Стоял июль, и заняться ему было нечем. Они переехали сюда, в пригород Питерсберга, штат Виргиния, совсем недавно, в конце учебного года, и он толком не успел познакомиться со сверстниками. Все мальчишки на их улице, неугомонные, писклявые, были моложе его. Люка раздражал их визг, когда они играли в лапту, бесконечные «тах-тах!» при стрельбе из воображаемых пистолетов. Двух-трехлетки сидели в цветастых надувных бассейнах из пластика и целое утро выливали из них воду, кружка за кружкой, пока задние дворы не превращались в море жидкой грязи… Себя таким маленьким Люк не помнил. Слоняясь по дому — они арендовали виллу в колониальном стиле — среди леденящей бело-золотистой изысканности, он то и дело видел свое отражение в зеркалах с золочеными рамами: неуклюжий, всеми забытый, ходит враскачку, ноги непомерно длинные, лицо потеряло детскую миловидность, но окончательно еще не сформировалось — овальное, хрупкое, с копной светлых волос, на зубах железные пластинки, из-за которых губы казались неровными и беззащитными. Он вырос из своих джинсов, но понятия не имел, как купить новые. Такими вещами всегда занималась мать, и он привык к этому. Раньше Рут все делала для сына сама, и это даже раздражало его.
Теперь он сам готовил себе завтрак — какие-нибудь хлопья с молоком, а днем на обед — сандвич. Ужин готовила мать — наспех, не как прежде; чаще всего Люк ужинал на кухне в одиночестве, а она уходила с подносом к отцу и ужинала вместе с ним в спальне. Если Рут и оставалась с Люком, разговоров только и было что об отце. Теперь она не расспрашивала Люка о его делах, нет; каждая ее фраза начиналась и кончалась одинаково: «твой папа» то, «твой папа» се, — ни о чем другом она не помышляла. Как мужественно и стойко он переносит свое несчастье, каким мужественным и стойким он был всегда, каким надежным он был с самого начала.

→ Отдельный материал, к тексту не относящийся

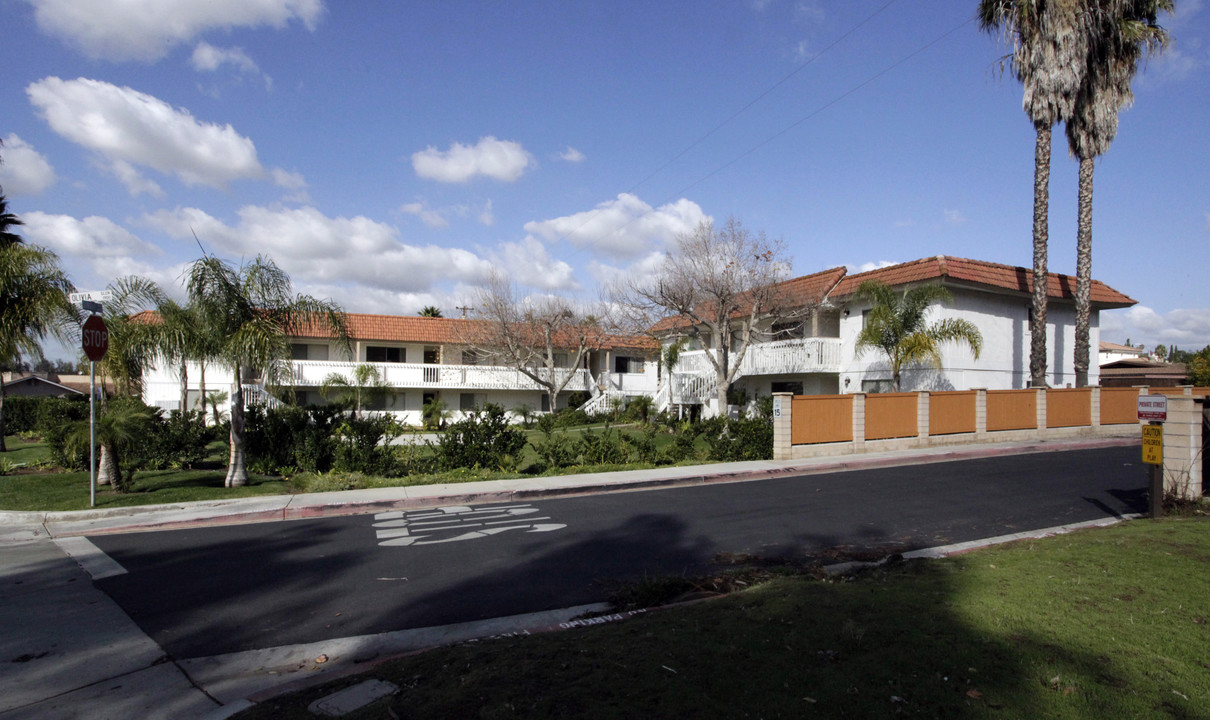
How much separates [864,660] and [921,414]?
18582 mm

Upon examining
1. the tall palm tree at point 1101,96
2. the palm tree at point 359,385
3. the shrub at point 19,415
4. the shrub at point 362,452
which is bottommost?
the shrub at point 19,415

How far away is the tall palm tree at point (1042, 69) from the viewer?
2305cm

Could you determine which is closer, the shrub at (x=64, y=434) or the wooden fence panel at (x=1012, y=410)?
the shrub at (x=64, y=434)

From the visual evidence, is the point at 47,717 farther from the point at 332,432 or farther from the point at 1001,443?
the point at 1001,443

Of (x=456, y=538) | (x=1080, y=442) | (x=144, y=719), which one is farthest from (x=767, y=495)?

— Мне было всего девятнадцать, когда мы встретились, — рассказывала она, — а ему тридцать. Я была невзрачной девчонкой, а он — красавец, с прекрасными манерами; в замечательном сером костюме. В то время я собиралась замуж за Эзру, папиного брата; ты, наверное, не знал об этом, правда? Да, я тогда пользовалась успехом. И тут вмешался твой папа. Ох и настырный же он был! Его не смущало, как это выглядит со стороны, — ему было все равно. Растолкал всех и объявил себя моим женихом. Сперва я думала, он смеется надо мной. Ведь он мог бы взять себе любую девушку, любую красавицу, но потом я увидела: это всерьез. Я не знала, что делать, потому что по-настоящему любила твоего дядю Эзру, хотя он был… он был гораздо проще, больше подходил ко мне. Но стоило появиться твоему папе, даже воздух в комнате и тот становился другим — живым, что ли. И вот однажды он положил мне руки на плечи, я сказала ему, не надо, я помолвлена с Эзрой, а он сказал, что знает об этом, и подошел еще ближе, и тогда я сказала, что Эзра хороший, очень хороший человек, а он ответил, да, это правда; и мы обнялись и прижались друг к другу, как двое людей, у которых общее горе, и я сказала: «Да ты ведь почти что мой деверь», и он сказал: «Да, вот именно почти» — и поцеловал меня в губы.